- _Exercise objective_: According to the article on Holland America's 150th anniversary, which brewing company made the line's signature pilsner for the occasion?

- _Source extract_:
* * * * * * * * *

Holland America celebrates 150th anniversary

By Carl Dombek

Seattle-headquartered cruise line Holland America turned 150 years old this year, and the line recently pulled out all the stops to celebrate that milestone.

First, a bit of history

Holland America line was founded in 1873 in Rotterdam, Netherlands as Nederlandsch-Amerikaansche Stoomvaart Maatschappij, which translates to Netherlands American Steamship Company or, in short, Holland-Amerika Lijn. It started as a shipping and passenger line and carried 400,000 people from Europe to the Americas during its first 25 years of operation.

It offered its first vacation cruise in 1895 but its second vacation cruise wouldn’t come for another 15 years, in 1910.

At the start of World War II, the line had 25 ships; only nine remained at the war’s end. One of those ships, the Nieuw Amsterdam, sailed a half-million miles and transported 400,000 military personnel. After the war, the line was instrumental in transporting a wave of immigrants to the U.S., Canada and elsewhere, including some members of my family. More on that later.

By the late ‘60s, trans-Atlantic jet travel brought to an end the “golden age” of trans-Atlantic passenger ships.

In 1980, the line’s headquarters were moved from New York to Seattle, a cost-saving move that some credit with saving the company. Holland America was purchased by Carnival Corporation in 1989 and is now one of nine lines under the corporate banner.

The celebration

On Friday, May 5, Holland America hosted a celebratory evening aboard the Noordam, and my wife and I were privileged to be among the guests. Fellow revelers included members of the Port of Seattle, Visit Seattle (the city’s convention and visitors’ bureau), the illustrator who designed the 150th anniversary poster, bloggers including The Geeky Hostess Tara Theoharis and myself, vendors who created and supply the line with custom goods; people who, in ways large and small, have contributed to the line's success.

Fellow guests in the Noordam's main Dining Room

The evening started with a toast to the line’s landmark anniversary in the ship’s Rolling Stone Lounge. 

A champagne toast to HAL's 150th Anniversary

To mark the occasion, Holland America commissioned a signature pilsner from Seattle’s Pike Brewing Company and a custom-distilled gin, created in the style of a Dutch genever (rather than the London dry style) by Blue Spirits Distilling in Cashmere, Washington.

Dutch-style gin, custom-distilled for the occasion

Through February and March, the line held a nationwide 150th anniversary poster contest, inviting people to design a poster commemorating the anniversary. The reception included the presentation of the winning poster and the introduction of the illustrator who created the winning design, Austin Thomas of Seattle.

* * * * * * * * *

- _Data entries_:
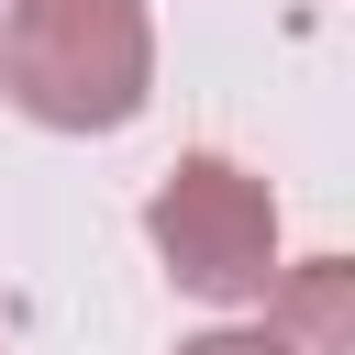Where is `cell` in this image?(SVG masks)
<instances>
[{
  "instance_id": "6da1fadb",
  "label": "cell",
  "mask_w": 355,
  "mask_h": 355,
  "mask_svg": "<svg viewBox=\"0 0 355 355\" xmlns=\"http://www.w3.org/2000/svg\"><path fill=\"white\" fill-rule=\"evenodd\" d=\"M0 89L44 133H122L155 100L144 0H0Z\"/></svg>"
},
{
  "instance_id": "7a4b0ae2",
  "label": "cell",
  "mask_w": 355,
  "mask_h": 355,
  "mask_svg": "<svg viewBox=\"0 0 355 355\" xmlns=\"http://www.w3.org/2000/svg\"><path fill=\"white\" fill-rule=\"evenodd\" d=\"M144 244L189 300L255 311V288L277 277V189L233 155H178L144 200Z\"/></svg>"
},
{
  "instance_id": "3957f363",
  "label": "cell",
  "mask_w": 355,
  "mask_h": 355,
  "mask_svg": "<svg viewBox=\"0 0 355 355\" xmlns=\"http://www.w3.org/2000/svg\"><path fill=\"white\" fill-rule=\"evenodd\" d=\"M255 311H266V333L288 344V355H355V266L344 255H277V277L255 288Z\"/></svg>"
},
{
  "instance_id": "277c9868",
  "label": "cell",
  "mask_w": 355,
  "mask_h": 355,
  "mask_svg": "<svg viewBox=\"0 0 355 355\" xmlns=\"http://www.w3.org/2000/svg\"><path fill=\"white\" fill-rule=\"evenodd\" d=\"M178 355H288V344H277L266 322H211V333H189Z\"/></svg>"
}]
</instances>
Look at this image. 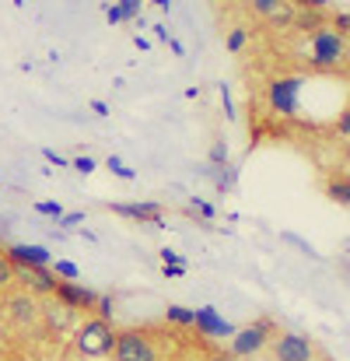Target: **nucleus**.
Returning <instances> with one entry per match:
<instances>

* * * * * * * * *

- _Problem solution_: Seattle's Pike Brewing Company